Canadians planning for retirement say they will earn more through their retirement years, as 74% of non-retired respondents they plan to use ‘earned income’ as their primary or secondary source of retirement income. The results of the Investors Group survey show a contrast between those Canadians planning for retirement and the actions of current retirees, as only 23% of retired Canadians indicated they are currently working.
Despite the 72% who assume that work will be a part of their retirement, 59% of current working Canadians have not determined how much money they will need in retirement. Further, the number of Canadians planning an early retirement seems unaffected by this lack of knowledge. The survey found that 41% of Canadians intend to retire before age 60, despite 53% of them not knowing how much money they would need.
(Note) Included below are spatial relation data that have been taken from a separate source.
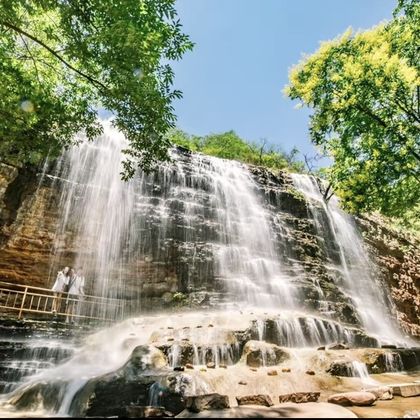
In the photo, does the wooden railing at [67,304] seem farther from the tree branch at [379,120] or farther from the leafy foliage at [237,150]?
the leafy foliage at [237,150]

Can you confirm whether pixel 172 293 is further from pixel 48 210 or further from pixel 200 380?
pixel 200 380

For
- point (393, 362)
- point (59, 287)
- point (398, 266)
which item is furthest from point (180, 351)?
point (398, 266)

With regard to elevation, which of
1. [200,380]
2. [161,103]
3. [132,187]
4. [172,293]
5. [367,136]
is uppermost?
[132,187]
Overall, most respondents indicated they have not adjusted their retirement plans as a result of lower stock market returns. However, 19% did make changes, indicating adjustments that included earning more in retirement, saving more and spending less. Not surprisingly, these results were split down retirement lines. In addition to the 72% of non-retirees that plan to earn more money during retirement, 80% also plan on saving more as a result of stock market volatility. On the other hand, 78% of retired respondents plan to spend less, with 42% planning on lowering their lifestyle expectations.
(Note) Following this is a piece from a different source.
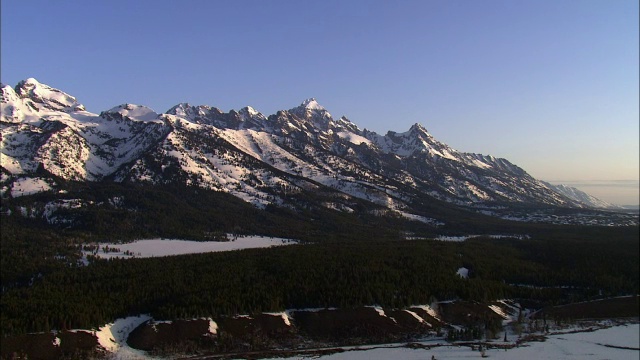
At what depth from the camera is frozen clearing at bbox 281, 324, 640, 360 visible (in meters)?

With the prolonged bear market, more Canadians will rely on government and corporate retirement programs for income. Seventy-six percent report Canada Pension Plan (CPP) payments will be either their primary or secondary source of income after they retire and 73% said they intend to rely on their Registered Retirement Savings Plan (RRSP). To a lesser extent, 62% of respondents intend to rely on their employer pensions as their primary or secondary source of income. A minority of respondents (22%) are even relying on an inheritance to improve their financial situation.
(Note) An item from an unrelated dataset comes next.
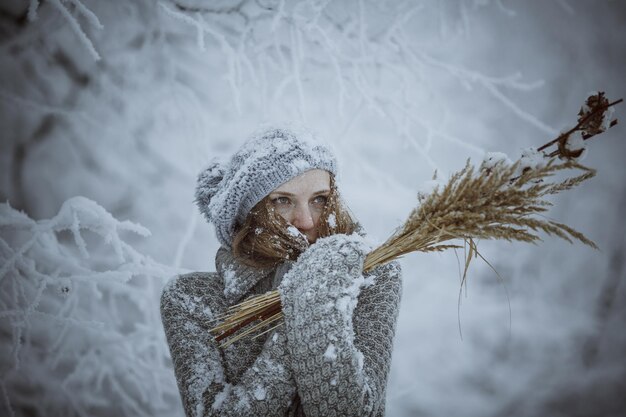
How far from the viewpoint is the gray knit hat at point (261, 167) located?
46.9 inches

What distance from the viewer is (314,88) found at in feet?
9.43

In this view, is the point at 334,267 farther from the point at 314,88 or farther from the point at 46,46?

The source of retirement income was divided along generational lines, as younger Canadians (less than 50 years old) are more likely to expect to generate their own retirement income through employment earnings or investments while retirees are more likely to rely on government pension payments. All age groups shared similar opinions on the outlook for business and employment conditions over the next year, but retired Canadians were more likely to be confident of their ability to cope financially with an unexpected event in their life, while younger Canadians were more likely to be confident that their financial situation will improve over time.